In order for a computer science ontology to fulfil its role, certain structural constraints are often imposed. For instance, while Noy and McGuinness agree with Gruber that an ontology defines a shared domain of interest, they also require that ontologies be interpretable by machines [6]. Barkmeyer and Obrst go one step further, stating that written knowledge cannot be an ontology unless it is both understandable to computers and suitable for automated reasoning [21]. Barkmeyer and Obrst believe that an ontology without access to automated reasoning is incomplete and not fit for purpose. This requirement of a format being suitable for automated reasoning is at odds with many philosophical definitions of ontologies.

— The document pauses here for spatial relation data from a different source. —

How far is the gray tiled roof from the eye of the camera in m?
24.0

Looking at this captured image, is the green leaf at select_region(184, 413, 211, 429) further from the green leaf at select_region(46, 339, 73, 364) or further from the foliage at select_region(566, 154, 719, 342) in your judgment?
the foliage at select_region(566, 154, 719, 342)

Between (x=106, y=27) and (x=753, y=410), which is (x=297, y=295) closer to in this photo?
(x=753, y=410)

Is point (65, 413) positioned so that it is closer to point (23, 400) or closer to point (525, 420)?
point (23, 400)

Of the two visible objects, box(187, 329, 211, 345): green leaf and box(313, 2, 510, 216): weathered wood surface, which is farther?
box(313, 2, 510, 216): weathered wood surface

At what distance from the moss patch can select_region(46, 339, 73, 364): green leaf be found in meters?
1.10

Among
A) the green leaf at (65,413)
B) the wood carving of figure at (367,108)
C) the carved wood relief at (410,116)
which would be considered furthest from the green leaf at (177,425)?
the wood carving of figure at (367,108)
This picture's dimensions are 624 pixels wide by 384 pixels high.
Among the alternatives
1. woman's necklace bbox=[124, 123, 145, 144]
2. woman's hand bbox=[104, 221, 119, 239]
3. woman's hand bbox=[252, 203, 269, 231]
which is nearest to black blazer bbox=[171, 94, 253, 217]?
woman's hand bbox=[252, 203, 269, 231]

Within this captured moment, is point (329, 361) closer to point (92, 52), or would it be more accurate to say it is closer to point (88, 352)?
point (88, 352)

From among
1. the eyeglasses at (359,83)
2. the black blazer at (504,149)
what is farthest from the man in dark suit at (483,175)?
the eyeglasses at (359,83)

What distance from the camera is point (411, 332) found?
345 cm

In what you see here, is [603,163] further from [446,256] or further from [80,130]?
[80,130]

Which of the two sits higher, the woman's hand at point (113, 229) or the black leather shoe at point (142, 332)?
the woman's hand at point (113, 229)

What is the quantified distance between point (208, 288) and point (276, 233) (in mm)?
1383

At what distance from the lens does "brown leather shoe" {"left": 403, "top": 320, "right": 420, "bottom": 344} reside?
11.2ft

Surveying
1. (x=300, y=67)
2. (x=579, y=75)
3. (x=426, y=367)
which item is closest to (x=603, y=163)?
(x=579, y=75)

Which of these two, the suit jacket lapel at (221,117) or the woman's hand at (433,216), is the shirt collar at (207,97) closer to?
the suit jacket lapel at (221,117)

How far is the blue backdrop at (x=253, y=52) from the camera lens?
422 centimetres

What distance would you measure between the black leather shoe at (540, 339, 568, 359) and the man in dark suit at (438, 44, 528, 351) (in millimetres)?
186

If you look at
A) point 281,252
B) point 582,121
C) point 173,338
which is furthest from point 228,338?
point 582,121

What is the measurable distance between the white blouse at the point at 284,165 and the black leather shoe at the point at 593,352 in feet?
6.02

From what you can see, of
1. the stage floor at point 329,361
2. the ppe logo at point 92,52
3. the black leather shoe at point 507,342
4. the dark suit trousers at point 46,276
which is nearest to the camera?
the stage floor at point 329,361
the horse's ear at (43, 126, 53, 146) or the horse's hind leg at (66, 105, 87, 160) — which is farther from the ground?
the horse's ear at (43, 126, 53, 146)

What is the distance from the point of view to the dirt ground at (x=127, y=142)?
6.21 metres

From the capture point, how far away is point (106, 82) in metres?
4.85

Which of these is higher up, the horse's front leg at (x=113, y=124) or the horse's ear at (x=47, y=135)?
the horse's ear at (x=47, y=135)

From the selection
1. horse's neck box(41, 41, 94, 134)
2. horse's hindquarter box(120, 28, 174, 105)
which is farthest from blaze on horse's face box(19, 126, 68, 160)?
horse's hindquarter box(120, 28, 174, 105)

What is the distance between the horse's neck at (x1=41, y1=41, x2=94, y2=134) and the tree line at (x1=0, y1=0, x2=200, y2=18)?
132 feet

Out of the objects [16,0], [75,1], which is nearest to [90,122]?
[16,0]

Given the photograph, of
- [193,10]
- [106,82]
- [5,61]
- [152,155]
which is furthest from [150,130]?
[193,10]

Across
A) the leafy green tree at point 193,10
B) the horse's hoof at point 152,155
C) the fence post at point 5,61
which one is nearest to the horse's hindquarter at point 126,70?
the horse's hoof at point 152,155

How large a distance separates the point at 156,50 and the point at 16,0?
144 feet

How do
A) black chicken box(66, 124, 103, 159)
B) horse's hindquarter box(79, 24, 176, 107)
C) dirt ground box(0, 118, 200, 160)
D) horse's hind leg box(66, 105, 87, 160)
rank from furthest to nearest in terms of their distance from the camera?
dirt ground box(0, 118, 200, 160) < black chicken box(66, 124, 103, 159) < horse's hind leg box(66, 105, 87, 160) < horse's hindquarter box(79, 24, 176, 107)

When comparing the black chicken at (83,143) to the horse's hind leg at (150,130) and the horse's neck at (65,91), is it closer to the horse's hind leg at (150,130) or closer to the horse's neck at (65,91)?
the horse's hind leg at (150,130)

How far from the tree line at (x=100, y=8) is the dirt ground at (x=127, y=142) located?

Rzhetsky and Evans add a third type of ontology to the two already mentioned; their “CS” (Note: This ontological perspective is called “computer science” in the paper by Rzhetsky and Evans, however to avoid confusion with the definition of a computer science ontology used earlier in this section, the acronym CS is used.) perspective, which describes a one-ontology-per-tool method of ontology development intended to be in direct competition with the mathematics perspective [19]. While on the surface this perspective shares some aspects with the already-described computer science ontologies, particularly the fit-for-purpose practicality of ontology development, in fact this perspective requires that each ontology is made and kept in isolation, with no attempt at reconciliation. The definition of computer science ontologies used in this section has as its primary requirement the facilitation of communication of a domain of interest both for humans and computers, which is why it most closely matches the Esperanto perspective.

4 Ontological formalisms, languages and formats

There are three initial considerations to take into account before construction of an ontology can begin: the formalism, or logical framework available to software systems; the knowledge representation language, which is a human-readable interpretation of a formalism; and finally, the syntax used for storing the ontology, or its format. Ontology languages may have multiple formal interpretations, or formalisms. However, there needs to be a tight link between a language and its formalism, as a human-readable definition in a language needs to be accurately represented in its formal definition (Note: The choices of ontology language, and even of the format, are independent from the choice of expressivity level and therefore from the choice of formalism. Ontology languages and formalisms are abstract concepts and, as such, require formats with which to create, share, and analyse the ontology itself. A single ontology language may also be implemented in more than one format.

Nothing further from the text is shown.